→ REQUIRED ACTIONS
- a) Copy the forum thread between "https://communities.netapp.com/message/68433#68433" and "does recover successfully!", inclusive, swapping "SIM801" for "the 8.0.1 simulator".
- b) Answer these questions from the forum thread:
(i) According to the first post, which simulator version handled crashes well?
(ii) What was reported when the other user tried to bring the aggregate online after the crash?
(iii) How many times did reide manually power off the reinstalled 8.0.1 7-mode sim?
- c) Say whether each statement agrees with the forum thread, and quote the deciding words:
(i) The 8.1 7-mode vsim recovers after being powered off abruptly.
(ii) kborovik runs SIM801 instead of switching to SIM8.1.
(iii) buckmaster60 would like a stable playground for SRM testing.
╭─ TEXT SHOWN
Why doesn't ONTAP 8.1 simulator recover from crashes properly?

reide · ‎2011-12-19

I've noticed a disappointing feature of the ONTAP 8.1X45 7-mode simulator. It doesn't handle crashes well (or at all for that matter). If the 7-mode vsim is powered-off abruptly for whatever reason (power outage, VM powered-off, etc...) it cannot recover. When it reboots it goes into endless panic dumps (see screenshot). I lose my vsim configuration along with all my volumes, SV relationships, demos, etc... This is sad because the ONTAP 7.3 simulator handled this situation beautifully. I would run it in a Linux O/S with a journaled file system and both Linux and the 7.3 simulator would recover nicely.

Can anyone explain why it doesn't recovery successfully from crashes? Is there anything I can do to ensure it DOES recover from crashes as they're pretty common when running vsims on a laptop.

reide · ‎2011-12-19

Here is another user who appears to be experiening the exact same issue. He has even tried to bring the aggregate on-line after the crash, but it reports that WAFL is inconsistent and needs to be checked.

https://communities.netapp.com/message/68433#68433

kborovik · ‎2011-12-21

Reid,

I do not have the answer for you in regards to SIM8.1 crashes, but I can attest that SIM801 recovers gracefully. This is one of the reasons I run SIM801 and did not switch to SIM8.1.

reide · ‎2011-12-21

Interesting. I quickly re-installed the 8.0.1 7-mode sim and manually powered it off. Did it twice in fact. It does recover successfully!

I'll have to reach-out to the ONTAP simulator development team and ask what is up with the 8.1 7-mode simulator and how they can fix it. This issue cannot continue.

kborovik · ‎2012-01-09

Dear DataONTAP SIM Santa,

Please, please, release SIM for ESXi with SCSI controller and easy System ID change procedure. And if you through a bit of performance gain to us, simple mortals, we promise to sacrifice an EMC array every quarter in your name!

Thank you Dear DataONTAP SIM Santa.

julianwood · ‎2012-01-10

Hopefully we don't have to wait for SIM Santa's next run which is far to long to wait until next Christmas!

buckmaster60 · ‎2012-03-22

Any word from the NetApp dev team on fixing the kernel crashes with v8.1? Also see https://communities.netapp.com/thread/19658 It would be nice to have a stable playground for SRM testing and the new vCenter v4 plugin.
╰─
╭─ STORED DATA
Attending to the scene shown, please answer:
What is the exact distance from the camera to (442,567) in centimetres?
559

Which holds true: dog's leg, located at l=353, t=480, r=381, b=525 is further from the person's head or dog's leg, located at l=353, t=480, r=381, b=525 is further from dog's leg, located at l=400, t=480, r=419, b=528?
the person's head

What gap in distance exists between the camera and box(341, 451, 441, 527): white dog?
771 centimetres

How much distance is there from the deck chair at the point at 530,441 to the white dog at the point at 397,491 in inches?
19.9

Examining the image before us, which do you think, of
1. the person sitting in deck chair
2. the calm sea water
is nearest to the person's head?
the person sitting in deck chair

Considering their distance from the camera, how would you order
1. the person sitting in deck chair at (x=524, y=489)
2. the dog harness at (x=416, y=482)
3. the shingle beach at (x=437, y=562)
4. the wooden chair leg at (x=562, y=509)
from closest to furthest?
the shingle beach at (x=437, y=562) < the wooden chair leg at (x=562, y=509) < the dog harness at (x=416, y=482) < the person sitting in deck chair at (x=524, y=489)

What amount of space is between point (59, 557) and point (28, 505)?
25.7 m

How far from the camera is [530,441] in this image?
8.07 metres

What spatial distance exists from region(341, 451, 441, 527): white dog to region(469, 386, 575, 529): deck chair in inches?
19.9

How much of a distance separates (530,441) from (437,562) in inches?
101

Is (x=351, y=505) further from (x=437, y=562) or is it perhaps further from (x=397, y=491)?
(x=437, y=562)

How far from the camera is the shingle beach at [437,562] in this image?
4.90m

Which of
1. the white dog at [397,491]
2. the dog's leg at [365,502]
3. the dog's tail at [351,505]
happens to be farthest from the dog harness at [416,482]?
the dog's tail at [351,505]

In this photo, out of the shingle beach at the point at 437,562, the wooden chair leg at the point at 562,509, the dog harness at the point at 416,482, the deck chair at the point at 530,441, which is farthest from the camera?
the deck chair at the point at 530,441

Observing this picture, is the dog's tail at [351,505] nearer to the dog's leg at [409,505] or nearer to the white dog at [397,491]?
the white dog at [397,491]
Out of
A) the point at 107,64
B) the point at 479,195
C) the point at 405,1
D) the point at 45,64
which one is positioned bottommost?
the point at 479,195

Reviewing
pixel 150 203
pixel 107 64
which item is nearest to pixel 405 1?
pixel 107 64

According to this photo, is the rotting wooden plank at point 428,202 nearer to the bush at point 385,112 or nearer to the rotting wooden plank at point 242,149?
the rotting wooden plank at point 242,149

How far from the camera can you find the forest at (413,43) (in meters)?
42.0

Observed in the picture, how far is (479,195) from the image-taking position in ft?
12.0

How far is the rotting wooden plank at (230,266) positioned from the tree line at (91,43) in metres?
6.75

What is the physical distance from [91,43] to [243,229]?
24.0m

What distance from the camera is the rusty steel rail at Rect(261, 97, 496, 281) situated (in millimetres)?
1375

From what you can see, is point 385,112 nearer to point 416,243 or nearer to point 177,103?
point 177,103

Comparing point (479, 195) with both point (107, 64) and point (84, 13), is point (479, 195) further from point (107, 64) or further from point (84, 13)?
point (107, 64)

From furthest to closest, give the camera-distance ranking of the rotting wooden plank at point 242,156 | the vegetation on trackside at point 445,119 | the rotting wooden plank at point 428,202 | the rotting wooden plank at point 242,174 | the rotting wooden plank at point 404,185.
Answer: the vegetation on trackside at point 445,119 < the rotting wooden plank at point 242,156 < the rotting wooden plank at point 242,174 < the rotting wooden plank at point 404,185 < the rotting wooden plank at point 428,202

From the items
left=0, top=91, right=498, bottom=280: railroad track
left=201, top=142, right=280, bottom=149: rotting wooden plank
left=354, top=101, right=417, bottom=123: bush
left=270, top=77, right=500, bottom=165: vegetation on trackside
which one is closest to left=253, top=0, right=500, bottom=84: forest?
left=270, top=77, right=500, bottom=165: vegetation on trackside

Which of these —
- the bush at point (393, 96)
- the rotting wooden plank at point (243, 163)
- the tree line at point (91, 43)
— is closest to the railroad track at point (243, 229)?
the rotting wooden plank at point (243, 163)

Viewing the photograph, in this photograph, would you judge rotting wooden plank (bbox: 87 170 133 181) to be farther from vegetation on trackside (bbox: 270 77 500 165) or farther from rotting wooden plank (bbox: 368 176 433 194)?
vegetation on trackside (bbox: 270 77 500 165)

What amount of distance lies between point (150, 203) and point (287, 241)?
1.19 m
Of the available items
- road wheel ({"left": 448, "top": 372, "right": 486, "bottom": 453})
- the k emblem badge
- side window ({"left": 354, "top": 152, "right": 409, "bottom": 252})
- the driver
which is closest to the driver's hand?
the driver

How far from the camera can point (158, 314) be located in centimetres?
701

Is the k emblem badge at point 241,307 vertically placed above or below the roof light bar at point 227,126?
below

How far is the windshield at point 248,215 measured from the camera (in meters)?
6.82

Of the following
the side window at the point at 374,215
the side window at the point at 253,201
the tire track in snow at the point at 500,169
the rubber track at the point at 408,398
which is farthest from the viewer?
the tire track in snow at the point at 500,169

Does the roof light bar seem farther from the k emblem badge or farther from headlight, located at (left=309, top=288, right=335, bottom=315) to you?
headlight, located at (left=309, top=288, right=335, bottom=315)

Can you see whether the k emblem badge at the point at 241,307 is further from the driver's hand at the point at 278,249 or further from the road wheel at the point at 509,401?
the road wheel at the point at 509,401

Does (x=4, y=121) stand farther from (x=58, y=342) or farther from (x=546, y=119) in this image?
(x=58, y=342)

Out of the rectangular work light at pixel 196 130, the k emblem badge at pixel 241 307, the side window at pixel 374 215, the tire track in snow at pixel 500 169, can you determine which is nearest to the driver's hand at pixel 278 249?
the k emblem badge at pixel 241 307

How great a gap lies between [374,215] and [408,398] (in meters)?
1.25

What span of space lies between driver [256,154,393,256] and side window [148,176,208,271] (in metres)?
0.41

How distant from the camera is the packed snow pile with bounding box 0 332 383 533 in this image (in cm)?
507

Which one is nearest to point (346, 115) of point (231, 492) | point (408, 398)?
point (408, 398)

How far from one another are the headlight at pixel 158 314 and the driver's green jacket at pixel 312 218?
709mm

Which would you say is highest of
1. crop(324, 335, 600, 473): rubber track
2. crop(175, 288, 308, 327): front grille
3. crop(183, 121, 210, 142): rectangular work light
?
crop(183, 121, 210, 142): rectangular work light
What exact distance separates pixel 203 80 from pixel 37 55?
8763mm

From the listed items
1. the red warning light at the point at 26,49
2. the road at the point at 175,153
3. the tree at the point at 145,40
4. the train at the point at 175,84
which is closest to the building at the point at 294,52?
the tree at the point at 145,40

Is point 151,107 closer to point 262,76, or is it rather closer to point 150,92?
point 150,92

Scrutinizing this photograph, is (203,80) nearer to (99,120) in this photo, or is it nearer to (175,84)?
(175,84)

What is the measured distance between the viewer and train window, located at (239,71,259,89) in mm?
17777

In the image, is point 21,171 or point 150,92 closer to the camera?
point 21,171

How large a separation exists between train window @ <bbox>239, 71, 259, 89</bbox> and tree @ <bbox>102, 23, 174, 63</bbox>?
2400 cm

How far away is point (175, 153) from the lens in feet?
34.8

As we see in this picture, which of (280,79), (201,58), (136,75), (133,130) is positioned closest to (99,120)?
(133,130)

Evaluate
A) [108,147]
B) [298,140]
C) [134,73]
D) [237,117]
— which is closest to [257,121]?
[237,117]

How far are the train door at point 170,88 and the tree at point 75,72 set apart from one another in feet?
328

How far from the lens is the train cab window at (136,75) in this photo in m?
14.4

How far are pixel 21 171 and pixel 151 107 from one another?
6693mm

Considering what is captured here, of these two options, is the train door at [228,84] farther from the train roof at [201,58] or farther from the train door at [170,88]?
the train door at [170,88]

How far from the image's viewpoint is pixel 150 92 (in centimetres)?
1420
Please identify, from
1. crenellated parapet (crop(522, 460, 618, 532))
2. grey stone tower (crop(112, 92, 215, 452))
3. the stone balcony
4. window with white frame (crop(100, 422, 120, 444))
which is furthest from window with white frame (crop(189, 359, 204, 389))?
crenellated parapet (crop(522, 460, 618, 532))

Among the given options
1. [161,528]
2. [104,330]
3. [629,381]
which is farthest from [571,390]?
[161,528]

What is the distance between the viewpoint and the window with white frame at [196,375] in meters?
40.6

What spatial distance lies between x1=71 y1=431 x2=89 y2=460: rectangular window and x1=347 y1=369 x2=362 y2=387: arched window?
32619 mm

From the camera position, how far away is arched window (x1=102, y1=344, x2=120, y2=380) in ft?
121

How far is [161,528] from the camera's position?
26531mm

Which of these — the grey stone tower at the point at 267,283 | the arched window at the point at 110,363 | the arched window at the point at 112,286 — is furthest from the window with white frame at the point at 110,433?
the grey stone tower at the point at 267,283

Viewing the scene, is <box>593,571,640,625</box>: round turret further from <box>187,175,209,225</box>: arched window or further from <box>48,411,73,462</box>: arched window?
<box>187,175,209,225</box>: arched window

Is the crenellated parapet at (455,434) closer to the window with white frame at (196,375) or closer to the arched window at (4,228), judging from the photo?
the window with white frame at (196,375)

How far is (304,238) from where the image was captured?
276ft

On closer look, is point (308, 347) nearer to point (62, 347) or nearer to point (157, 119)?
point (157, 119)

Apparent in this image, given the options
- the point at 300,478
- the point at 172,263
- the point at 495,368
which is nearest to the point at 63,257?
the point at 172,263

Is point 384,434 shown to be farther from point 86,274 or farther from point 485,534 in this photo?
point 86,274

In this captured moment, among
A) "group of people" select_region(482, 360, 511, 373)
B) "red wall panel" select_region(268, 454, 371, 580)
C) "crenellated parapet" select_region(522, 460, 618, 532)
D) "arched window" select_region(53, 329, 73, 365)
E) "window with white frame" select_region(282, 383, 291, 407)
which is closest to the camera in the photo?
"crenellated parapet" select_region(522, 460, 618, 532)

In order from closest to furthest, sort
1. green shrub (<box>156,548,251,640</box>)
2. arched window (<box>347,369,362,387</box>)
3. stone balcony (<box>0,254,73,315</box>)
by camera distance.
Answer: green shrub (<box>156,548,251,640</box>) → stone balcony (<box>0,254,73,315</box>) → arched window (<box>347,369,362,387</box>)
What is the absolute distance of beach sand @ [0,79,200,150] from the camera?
╰─
→ OUTPUTS FOR THE TASKS
- a)
https://communities.netapp.com/message/68433#68433

kborovik · ‎2011-12-21

Reid,

I do not have the answer for you in regards to SIM8.1 crashes, but I can attest that the 8.0.1 simulator recovers gracefully. This is one of the reasons I run the 8.0.1 simulator and did not switch to SIM8.1.

reide · ‎2011-12-21

Interesting. I quickly re-installed the 8.0.1 7-mode sim and manually powered it off. Did it twice in fact. It does recover successfully!

- b)
(i) The ONTAP 7.3 simulator.
(ii) That WAFL is inconsistent and needs to be checked.
(iii) Twice.

- c)
(i) No: "it cannot recover."
(ii) Yes: "This is one of the reasons I run SIM801 and did not switch to SIM8.1."
(iii) Yes: "It would be nice to have a stable playground for SRM testing and the new vCenter v4 plugin."